I hung on her every word then, and she didn't disappoint me. She told me how he continued forcing his hand up and up between her legs while she sat there, neither helping nor hindering him. "I was acting as though it wasn't happening," she told me. "I was afraid you were watching me in the mirror." Oh, God! All she wanted to do was hide it all from me! She detailed how he forced his hand all the way to her crotch and began rubbing her. "I was trying to be unresponsive so you wouldn't know and he wouldn't jump to any conclusions, but it felt so good my stomach was doing flip-flops," she told me. "If we had been alone, I would have let him undress me."

Because of the way I would take it, Bonnie, once she decided it was time to confess, had become shamelessly and bluntly honest about her adulteries, freely admitting her own compliance and cooperation and lust. When she referred to "you know how I am" when she'd been drinking, she wasn't making an excuse, just offering up part of her motivation as explanation. She dressed provocatively on purpose; she chose to let men buy her drinks; she drank on purpose; she left the bar with strangers on purpose; she got high on purpose. She knew it would warm her and lower her inhibitions and make her want sex. She loved wanting, and getting, sex. And she was reminding me that deep down I knew and accepted the promiscuous snatch she had become. She knew I was a coconspirator in her sin.

On this night, I had just begun to believe Pat had hit the wall at her panty hose, and was actually experiencing a false rush of semi-relief when she hit me again. After she admitted that she would have been naked with him if they had been alone, she added, "but I didn't need to." "Wh-what do you mean?" I was beginning to experience shock and fear again.

"There was a place along the crotch of my panty hose where the seam was pulling apart," she admitted. "And he found it. Before I knew what was happening, he had his finger inside and underneath the elastic of my panties. I was already soaking wet, and in a split second his finger was in there, going up and down and in and out a mile a minute. He caught me so much by surprise and it was such a rush of pleasure I almost screamed. But I bit my lip and tried to keep from jerking around or moaning while he went to work. I had to do something so I dug into his head and his arm with my fingers.
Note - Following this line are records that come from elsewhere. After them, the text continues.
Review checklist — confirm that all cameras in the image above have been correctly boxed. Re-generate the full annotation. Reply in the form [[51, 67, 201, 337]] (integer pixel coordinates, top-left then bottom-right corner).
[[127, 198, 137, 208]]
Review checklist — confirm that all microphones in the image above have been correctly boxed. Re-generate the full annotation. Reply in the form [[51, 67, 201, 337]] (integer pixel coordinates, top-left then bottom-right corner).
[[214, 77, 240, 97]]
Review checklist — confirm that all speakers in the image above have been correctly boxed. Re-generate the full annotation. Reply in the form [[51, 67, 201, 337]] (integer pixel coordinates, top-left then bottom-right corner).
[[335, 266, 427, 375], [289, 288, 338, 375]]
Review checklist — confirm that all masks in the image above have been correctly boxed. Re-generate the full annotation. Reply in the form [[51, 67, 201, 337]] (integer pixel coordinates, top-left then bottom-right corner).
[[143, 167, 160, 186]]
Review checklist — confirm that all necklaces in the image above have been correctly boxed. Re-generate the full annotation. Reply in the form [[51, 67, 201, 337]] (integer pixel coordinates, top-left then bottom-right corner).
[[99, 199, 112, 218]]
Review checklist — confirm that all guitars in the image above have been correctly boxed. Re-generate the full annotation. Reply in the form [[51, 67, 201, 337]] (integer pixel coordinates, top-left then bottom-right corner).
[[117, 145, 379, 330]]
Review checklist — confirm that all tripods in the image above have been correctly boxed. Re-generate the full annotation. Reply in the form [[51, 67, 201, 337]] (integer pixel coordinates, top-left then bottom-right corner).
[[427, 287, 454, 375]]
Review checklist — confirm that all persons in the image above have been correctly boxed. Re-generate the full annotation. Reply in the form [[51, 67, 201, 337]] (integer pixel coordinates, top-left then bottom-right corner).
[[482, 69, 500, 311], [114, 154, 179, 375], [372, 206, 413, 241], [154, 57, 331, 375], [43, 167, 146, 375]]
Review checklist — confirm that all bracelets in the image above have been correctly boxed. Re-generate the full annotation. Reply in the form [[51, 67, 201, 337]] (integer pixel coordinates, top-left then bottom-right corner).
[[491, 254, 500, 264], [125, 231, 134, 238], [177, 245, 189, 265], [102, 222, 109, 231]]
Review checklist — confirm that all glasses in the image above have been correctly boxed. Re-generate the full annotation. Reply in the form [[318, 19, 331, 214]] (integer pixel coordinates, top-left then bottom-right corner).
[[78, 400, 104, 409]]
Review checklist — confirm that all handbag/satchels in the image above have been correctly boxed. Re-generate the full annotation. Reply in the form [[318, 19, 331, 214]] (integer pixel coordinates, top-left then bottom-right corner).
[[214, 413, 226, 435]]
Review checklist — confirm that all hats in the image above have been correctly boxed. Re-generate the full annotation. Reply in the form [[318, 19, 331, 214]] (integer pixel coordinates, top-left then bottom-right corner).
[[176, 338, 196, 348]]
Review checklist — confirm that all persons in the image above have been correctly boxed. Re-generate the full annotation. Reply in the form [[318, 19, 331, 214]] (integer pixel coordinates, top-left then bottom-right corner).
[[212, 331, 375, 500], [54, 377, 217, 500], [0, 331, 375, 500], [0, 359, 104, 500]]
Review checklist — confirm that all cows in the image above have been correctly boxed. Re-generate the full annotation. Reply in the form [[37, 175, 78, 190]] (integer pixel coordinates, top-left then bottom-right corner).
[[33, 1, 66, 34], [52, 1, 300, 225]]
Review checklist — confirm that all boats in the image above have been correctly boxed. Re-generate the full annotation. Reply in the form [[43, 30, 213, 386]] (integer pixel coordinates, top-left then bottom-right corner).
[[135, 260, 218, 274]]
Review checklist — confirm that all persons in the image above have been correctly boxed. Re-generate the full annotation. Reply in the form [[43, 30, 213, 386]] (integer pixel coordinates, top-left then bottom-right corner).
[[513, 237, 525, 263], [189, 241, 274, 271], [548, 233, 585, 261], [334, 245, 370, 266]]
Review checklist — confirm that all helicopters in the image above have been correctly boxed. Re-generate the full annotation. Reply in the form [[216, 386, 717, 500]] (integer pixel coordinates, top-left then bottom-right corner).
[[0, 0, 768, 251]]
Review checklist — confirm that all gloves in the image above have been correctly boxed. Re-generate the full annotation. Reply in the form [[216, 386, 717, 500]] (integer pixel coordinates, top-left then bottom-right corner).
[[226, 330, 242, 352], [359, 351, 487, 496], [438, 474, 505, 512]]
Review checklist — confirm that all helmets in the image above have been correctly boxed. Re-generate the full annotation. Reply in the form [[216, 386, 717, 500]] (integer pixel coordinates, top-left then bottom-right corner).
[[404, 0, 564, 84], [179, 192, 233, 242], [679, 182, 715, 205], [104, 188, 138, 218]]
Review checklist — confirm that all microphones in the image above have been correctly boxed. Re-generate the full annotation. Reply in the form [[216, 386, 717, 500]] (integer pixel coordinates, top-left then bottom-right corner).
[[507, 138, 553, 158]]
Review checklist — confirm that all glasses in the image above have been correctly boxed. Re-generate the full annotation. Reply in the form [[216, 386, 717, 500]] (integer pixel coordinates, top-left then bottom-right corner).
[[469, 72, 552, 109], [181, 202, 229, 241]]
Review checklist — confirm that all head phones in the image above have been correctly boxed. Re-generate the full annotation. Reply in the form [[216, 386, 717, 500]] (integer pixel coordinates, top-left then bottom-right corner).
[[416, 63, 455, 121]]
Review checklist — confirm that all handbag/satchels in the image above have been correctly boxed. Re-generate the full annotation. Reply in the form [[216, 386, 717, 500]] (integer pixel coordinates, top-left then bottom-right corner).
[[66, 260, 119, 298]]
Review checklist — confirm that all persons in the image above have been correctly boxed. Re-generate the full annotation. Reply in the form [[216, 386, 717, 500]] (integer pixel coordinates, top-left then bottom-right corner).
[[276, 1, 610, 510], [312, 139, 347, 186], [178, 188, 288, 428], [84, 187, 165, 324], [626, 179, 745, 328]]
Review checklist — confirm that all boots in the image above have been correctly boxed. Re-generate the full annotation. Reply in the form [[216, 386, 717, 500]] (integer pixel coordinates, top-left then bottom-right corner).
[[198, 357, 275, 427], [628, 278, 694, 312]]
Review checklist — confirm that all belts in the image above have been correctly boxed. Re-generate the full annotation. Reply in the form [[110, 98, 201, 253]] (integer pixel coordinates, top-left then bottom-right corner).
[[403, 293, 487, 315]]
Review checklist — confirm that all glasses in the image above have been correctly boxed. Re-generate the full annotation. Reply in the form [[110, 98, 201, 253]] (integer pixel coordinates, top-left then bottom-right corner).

We were still about 20 miles from home, and he fingered me every second of the way. It nearly killed me, having orgasms without being able to make a sound. But I did it. And I loved it."

"And you know what?" she added.

"What?" I asked weakly. I was drowning in the realization of what had happened just behind my back. Aching with pain, yet rigid and throbbing with erotic imagination.

"This seems awful to say, but it turned me on even more to know you were so close and I was doing it anyway. That it was a friend of yours, who wanted me and I was letting him finger me right under your nose. I knew he wanted more, and I wished we had 50 more miles to go. It was a rush to know your friends would betray you to get sex from your wife. I hadn't realized that when it came to sex, Pat wouldn't be much of a friend."

"Well," I responded with pained resignation, "I guess he hadn't realized that when it came to sex, you wouldn't be much of a wife."

She seemed stung by the remark, but had to admit its accuracy. "I guess that's true," she said. She confessed that later that night, as our arguing culminated (as it so often did) in hunger-driven lovemaking, her thoughts, her fantasies were of being fingered in the back seat while I drove her and her secret lover, my friend, home. "I don't know if you noticed or not, but between you and my fantasies, I really got off that night."

And then she stunned me again, setting the stage for more confessions to come (after there had already been so many). "I had thought I had gone about as far as I could go," she remarked, "but I was wrong."